Kyran over at Planting Dandelions has written a very timely post for me. In it she talks about trying to set priorities in her home, family, work and the outside world. As a SAHM who works two days a week I find it very hard to prioritize these days. Especially since the number one thing at the top of my To Do List every day is grocery shop. As some of you may know I have three boys and while only the eldest has entered teendom recently he is already eating us out of the proverbial house and home. My days are spent worrying about what to feed him as he is an athlete in training and very concerned about the quality of the fuel he puts in his body - no junk food or other fast fill-me-ups, he expects meat or fish, vegetables and all in vast quantities. I buy carrots and potatoes in ten pound bags, pasta is the over-sized no name brand, multiple bags of milk (it is sold packaged in three one litre bags here in Ontario) and I have started to look more closely at the half-off meat section (I know, but I figure if it's good until two days later than I can freeze it right away and it will keep)

And this is only with one eating like a teenage boy. Because my Other Half and I were so regular in the reproductive cycle, our boys are exactly each two years apart from one another which mean when Number Three is 13, his brothers are 15 and 17 and all will still be at home. The eldest won't be off to university until he's 18 which means I have at minimum two years when I will be feeding them all and if any of them decide to apply a fabulous programme they offer at our high school which I sincerely hope they do, they could be home for a fifth year of high school.

Now math was never my strong suit but here is my attempt at the calculations (Beth, you can let me know if I am being overly optimistic)

3 boys - ages 13 to 18
5 years x 3 boys = 15 years of teenage boy appetites

I can't even begin to calculate the sheer volume of milk drunk, bread toasted, cereal bowls filled, steaks consumed, carrots and potatoes peeled. It staggers the mind.

So, as for the list of priorities?

  1. Re-join Costco
  2. Make friends with an egg and beef farmer
  3. Invest in a new bread machine
  4. Encourage the boys to go fishing after school (the salmon are running as I type in the river right at our doorstep)
  5. Teach them all to make scrambled eggs, spaghetti and grilled cheese to start

I have often said that I don't want to be the mother-in-law who my daughters-in-law hate so now is as good a time as any to start them in the kitchen, Number One Son has already mastered the BBQ and is learning to follow a recipe. Next stop? The laundry room. After all, it's all about priorities, right?

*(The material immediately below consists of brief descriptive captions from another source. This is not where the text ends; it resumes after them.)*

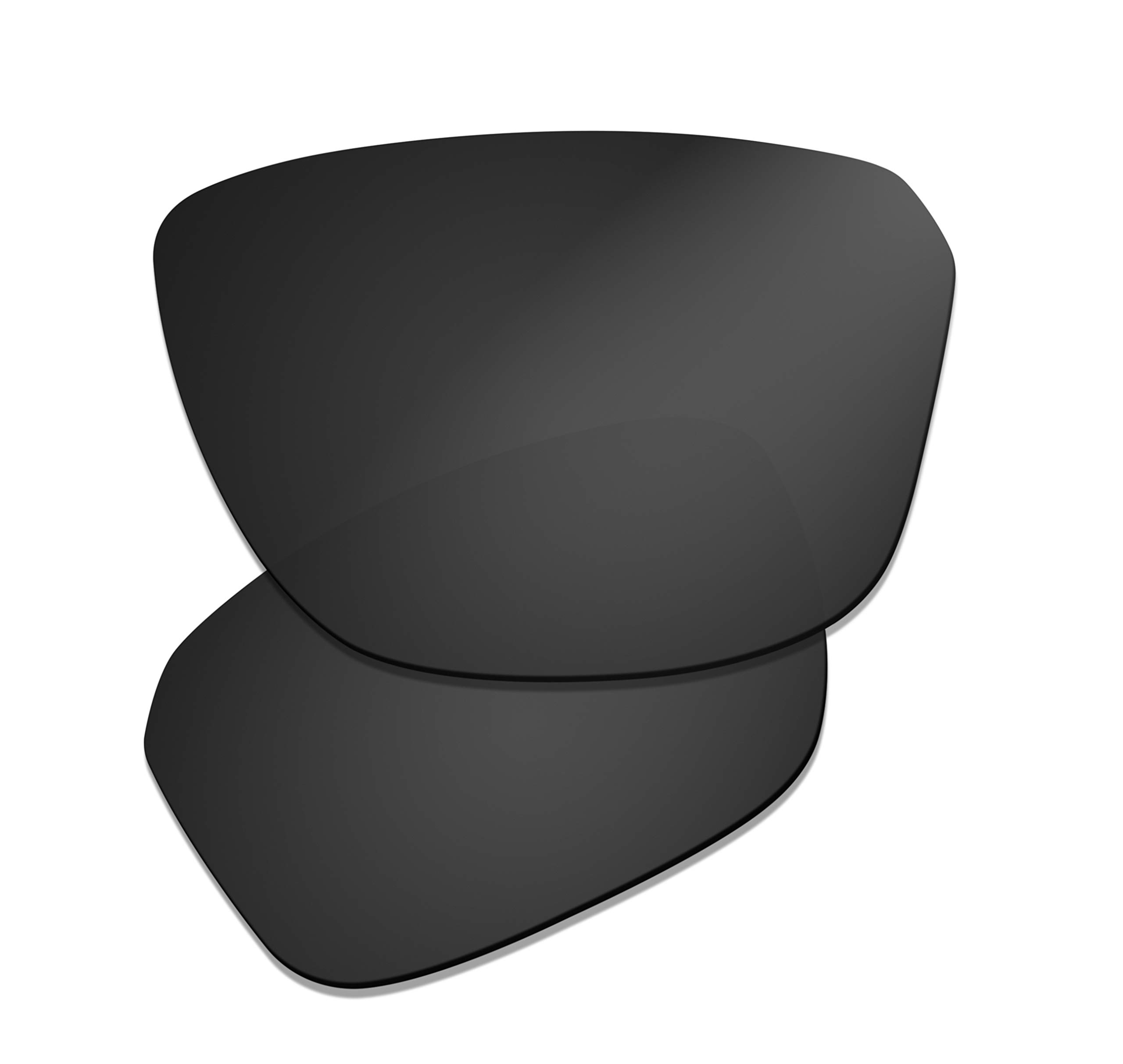 Prizo Polarized Lenses Replacement for Oakley Split Shot Sunglasses OO9416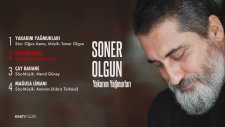 Soner Olgun - Düşten Güzel (2015 Yepyeni)
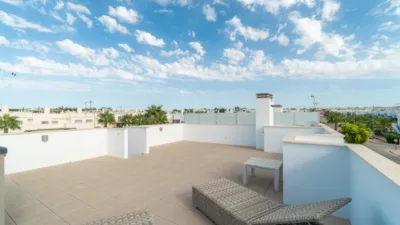House in Orihuela photo 3
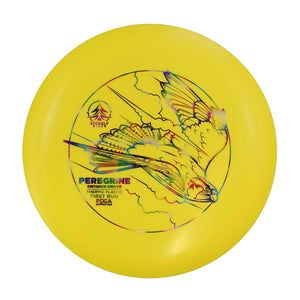 Stokely Discs First Run Thermo Peregrine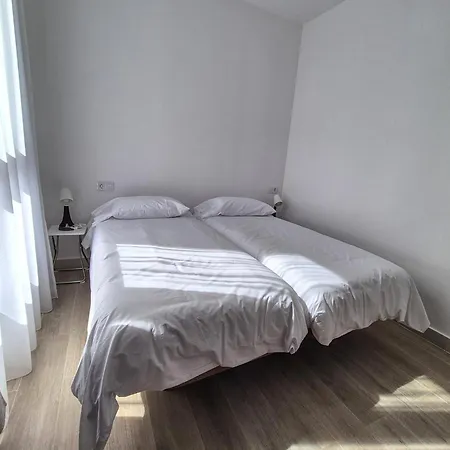 House In Gran Canaria Near Playa De Canteras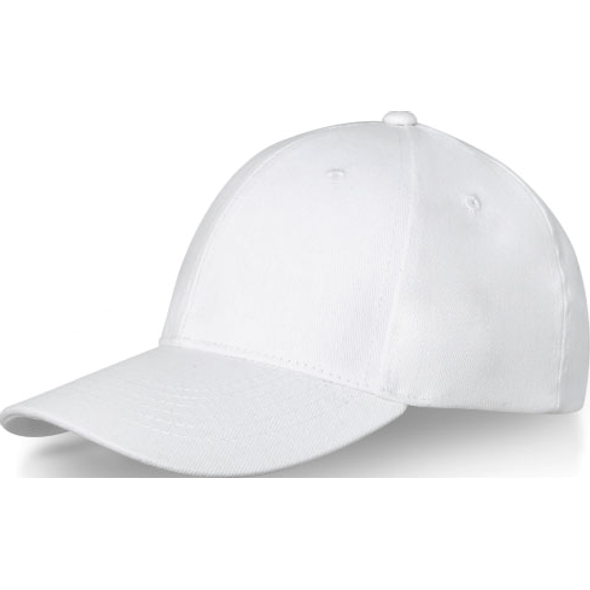 Elevate | Davis 6-panels hette Elevate | Davis 6-panels hette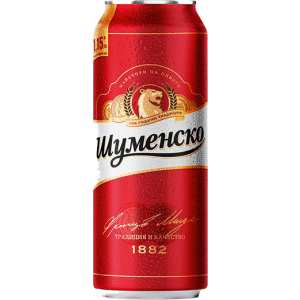 Шуменско / Shumensko
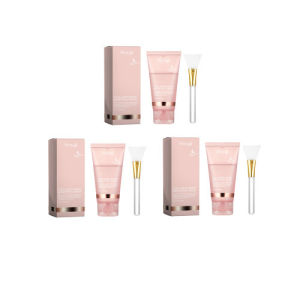 🌙 Beauty Peel-off Hydrating Soothing Mask With Intensive Hydration & Repair Brightening Moisturizing To Improve Skin Condition Conveniently Collagen Night Wrap Peel-off Mask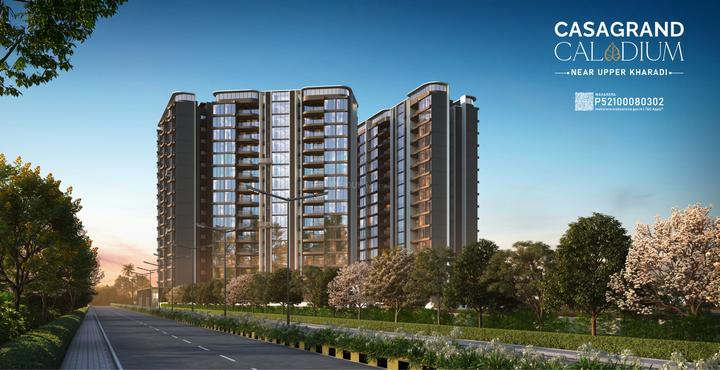 Gallery Cover Pic of Casagrand Caladium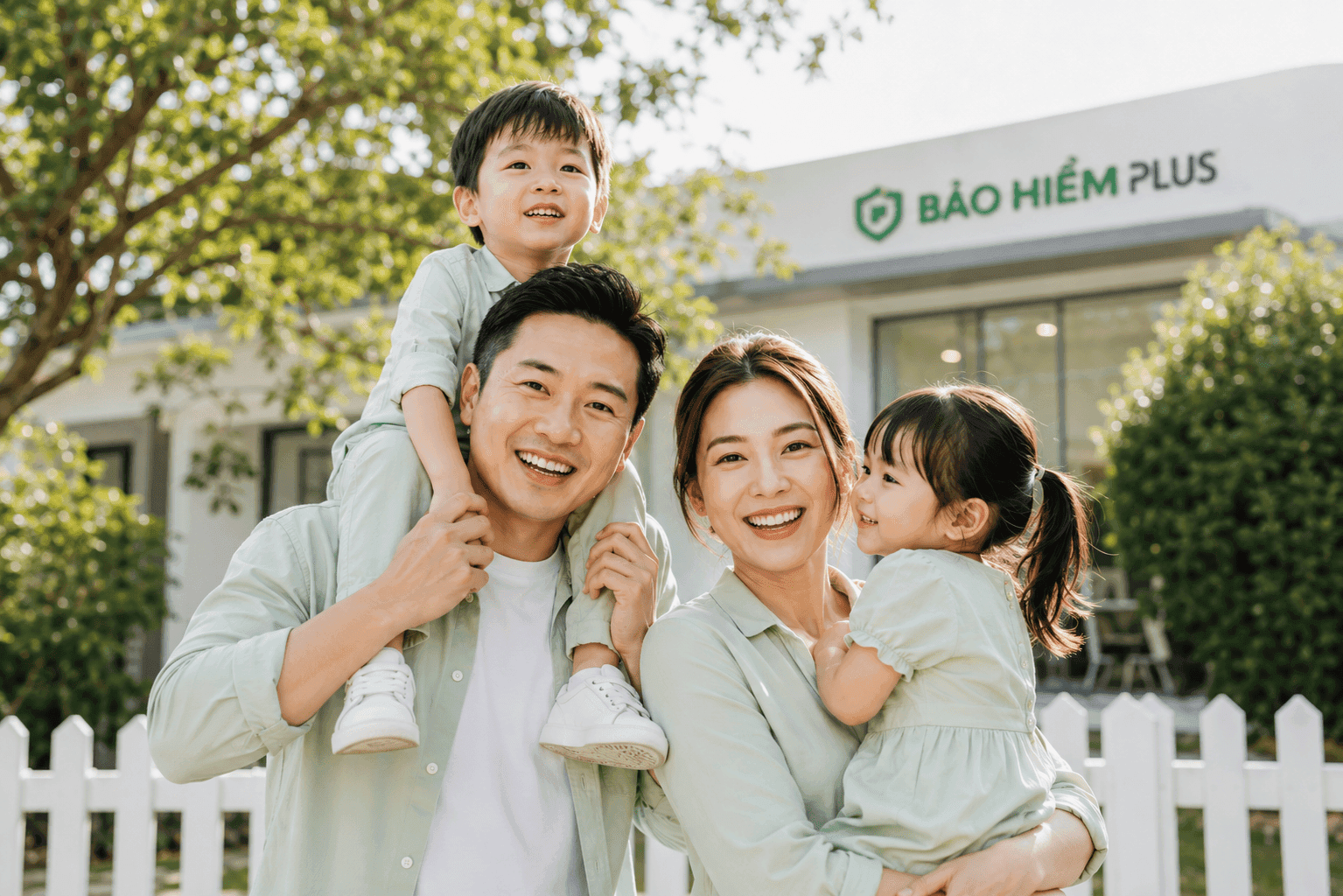 Bảo Hiểm Uy Tín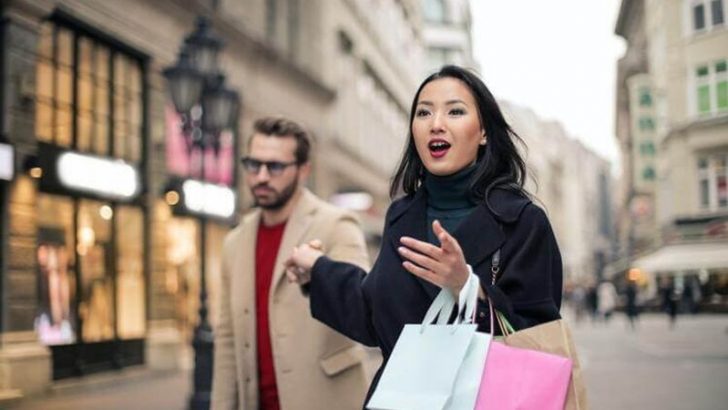 9 Marriage Warning Signs Hidden in How Couples Handle Money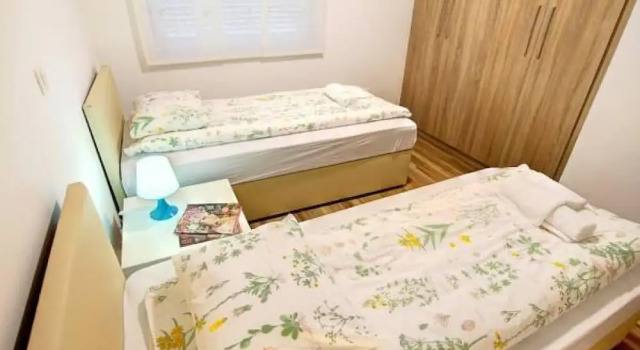 Apartment Vita, Book Lejlighed Lejligheder i Posavje, Lejlighed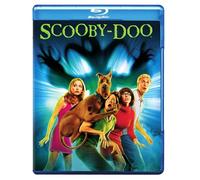 Scooby Doo – Blu-ray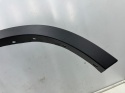 Listwa BMW X1 F48 15-22r. lewy tylny rant nadkola błotnika nakładka lewy tył 7332339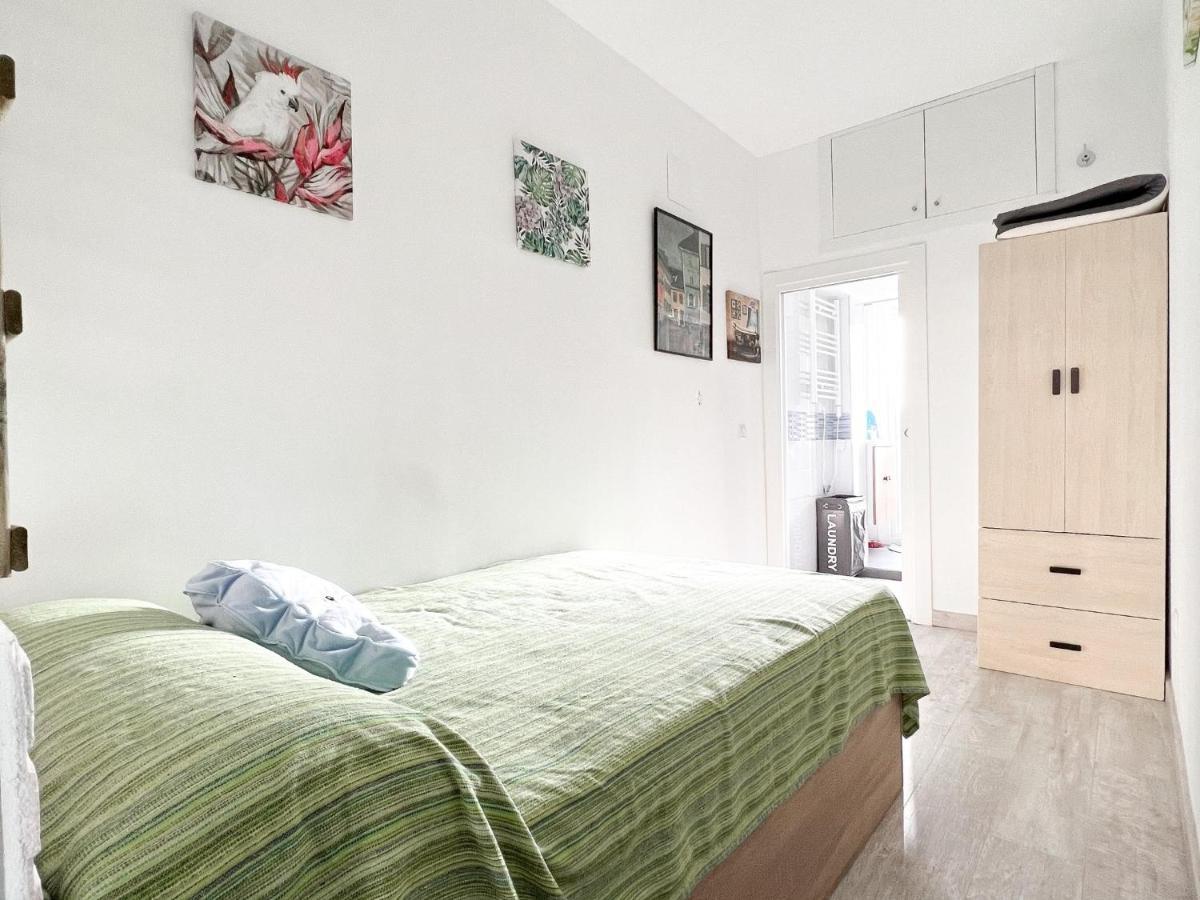 Apartamento El Nido Del Tucan *
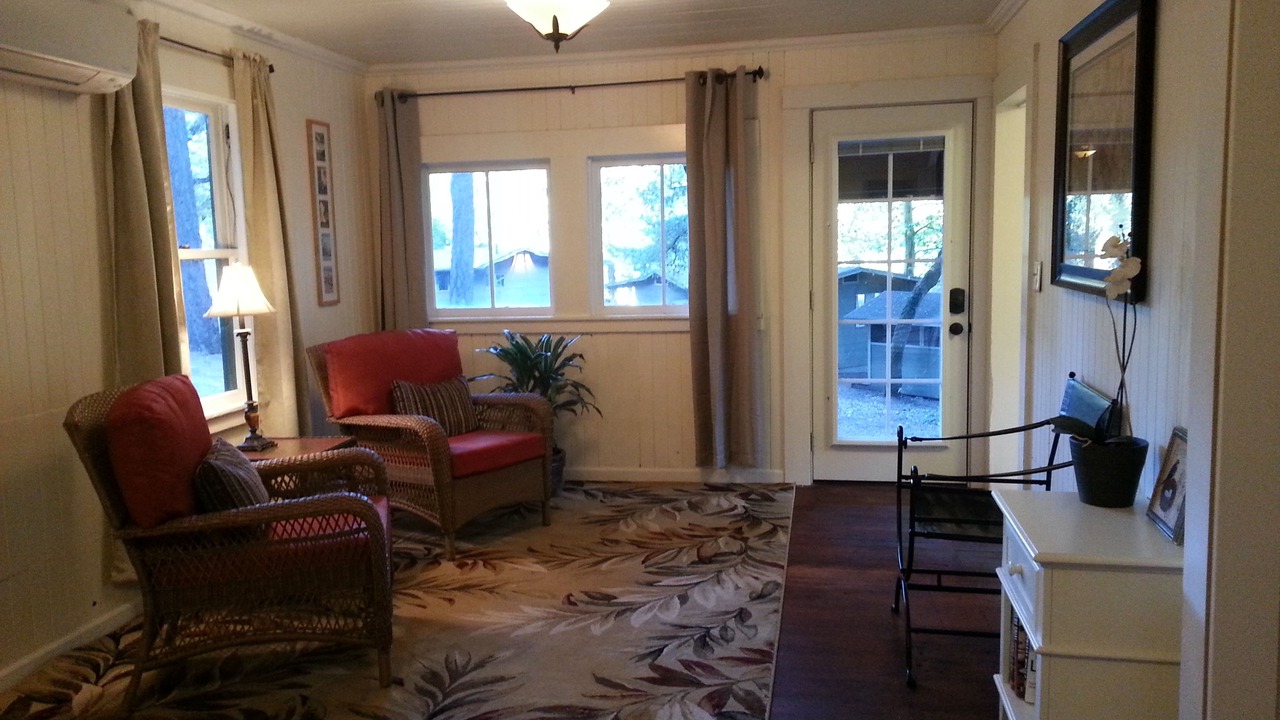 Photo of Bedroom in Willow Creek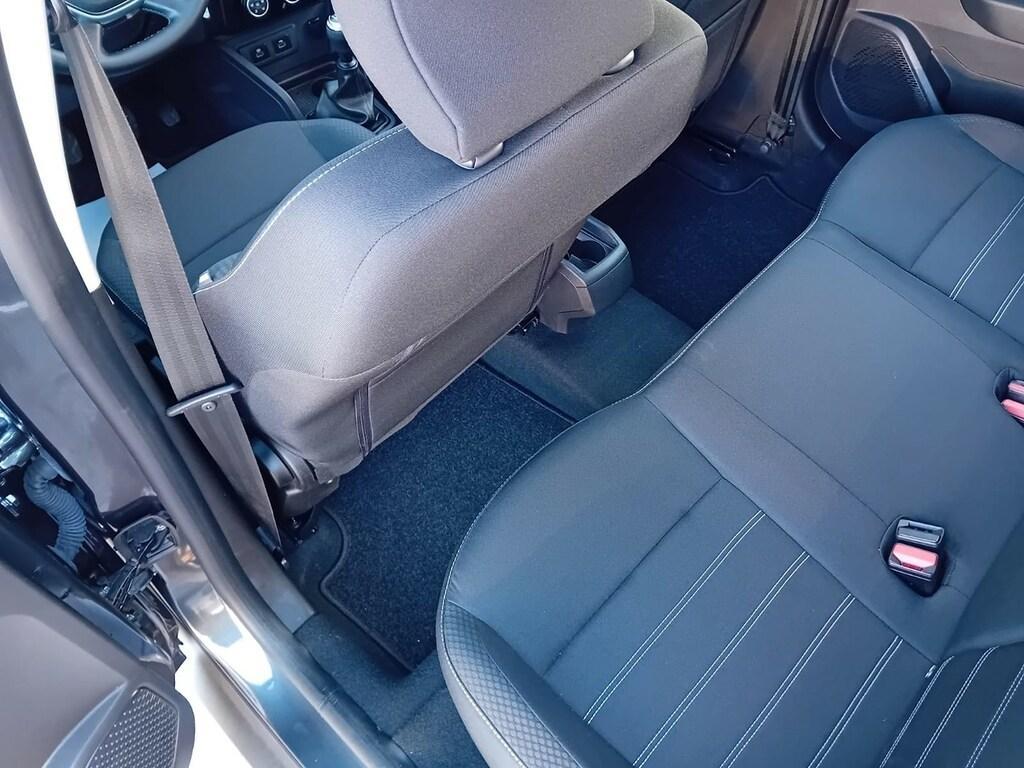 Dacia Duster 1.0 TCe Comfort 4x2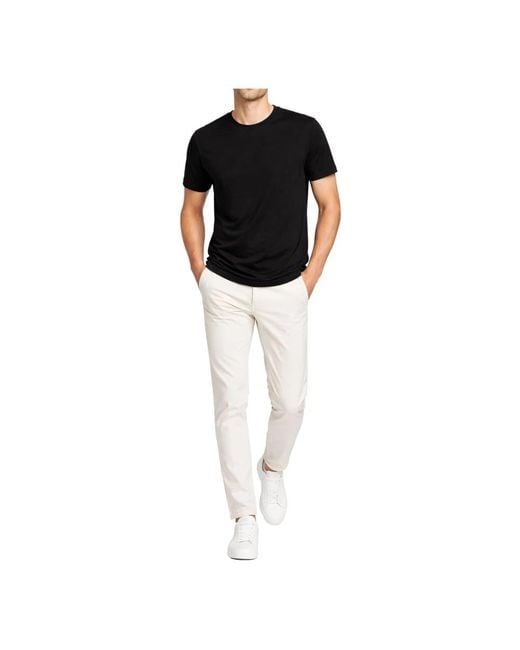 T-Shirts Unity Original de hombre de color Black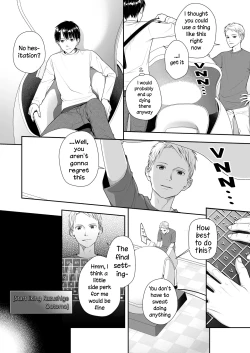 Page 6 of TS Jinsei Yarinaoshiki!! | TS Life Redo Machine!!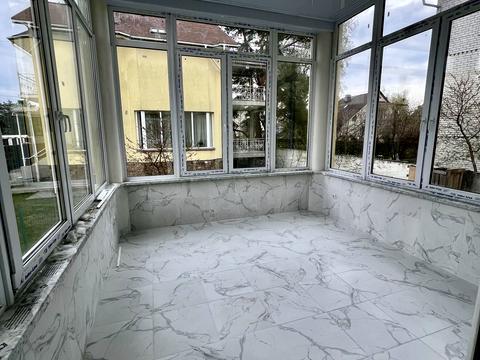 дом по адресу Любимівська ул.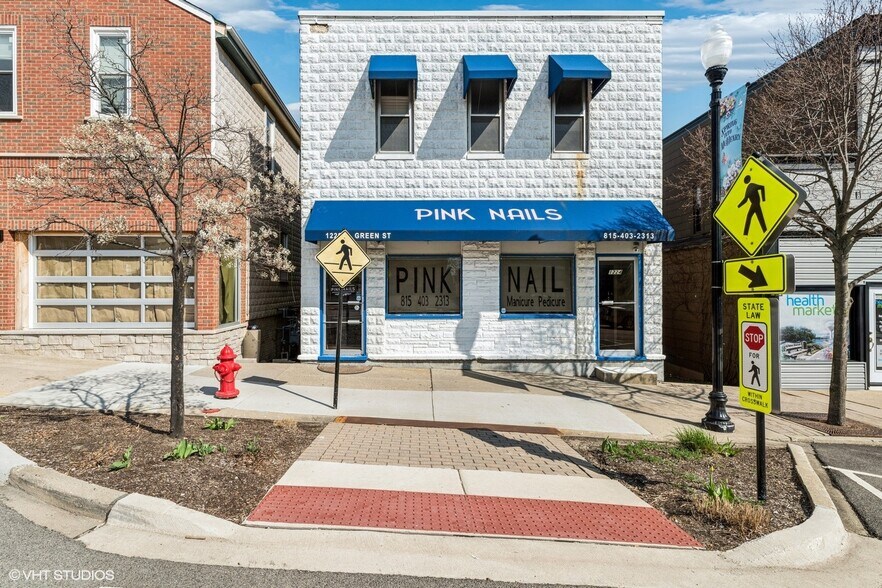 1224 N Green St, Mchenry, IL à vendre - Photo de l’immeuble – Image 2 sur 14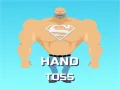 Hand Toss Hand Toss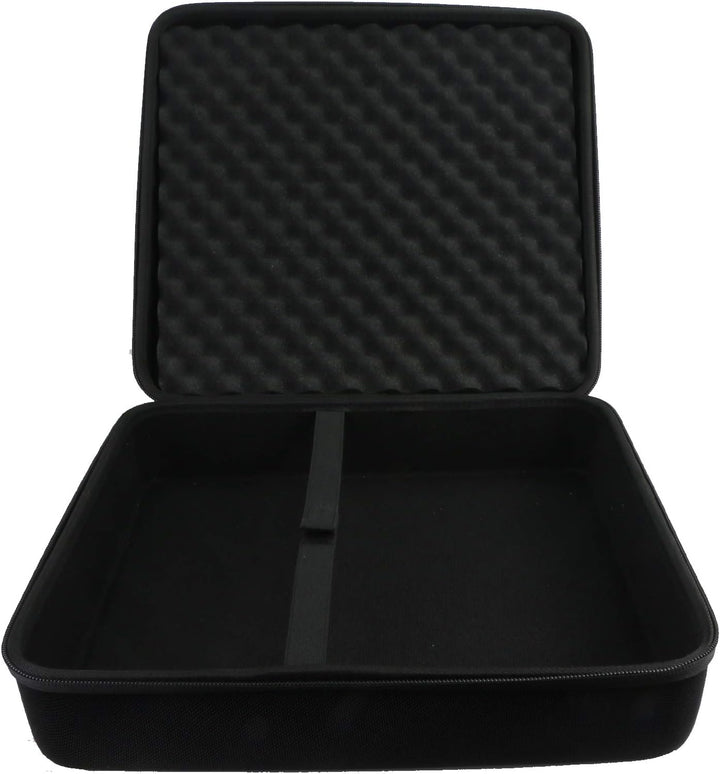 co2CREA Hart Reise Schutz Hülle Etui Tasche für Numark Party Mix Live DJ Controller, Nur Case Tasche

  1. I think you’ve got it - but you left out the possibility (a very real one) that they just might return home for a while after university. Factor in a few more years of big spending for big appetites!
    Interesting – I was just at Cosco today - was never a member but while wandering around the place in awe, thought I certainly should have been during their teen years.
    And # 5 on your list is excellent. They’re definitely capable of preparing food for themselves – but they usually consider the results of such culinary efforts to simply be snacks!
    Good luck! ;)

  2. I hear you. I have 2 teens but my daughter is an athlete so eats almost as much as her big brother. Best thing to do is teach them how to cook. My daughter has asked for a panini machine for X-mas.

  3. Thanks Beth, you are right about them coming home. It seems to be the only way they can get ahead in this very expensive world we live in.
    And Sarah, that's so great. A friend of mine's 12 year old daughter was given a bread maker and now makes all the family bread. I just ordered "Artisan Bread in Five Minutes a Day" and can't wait to teach the boys how to pummel something other than each other ;-)

  4. You're on the right path! Remember to also teach them how to sew on a button & iron a shirt! I taught my 2 children how to sew on buttons (& my husband, too!) & I haven't been asked to sew on a button since! About the ironing: I must say I like to iron, & altho most clothes today are so-called "iron-free", they still might need a good pressing. Good luck to you & yours!!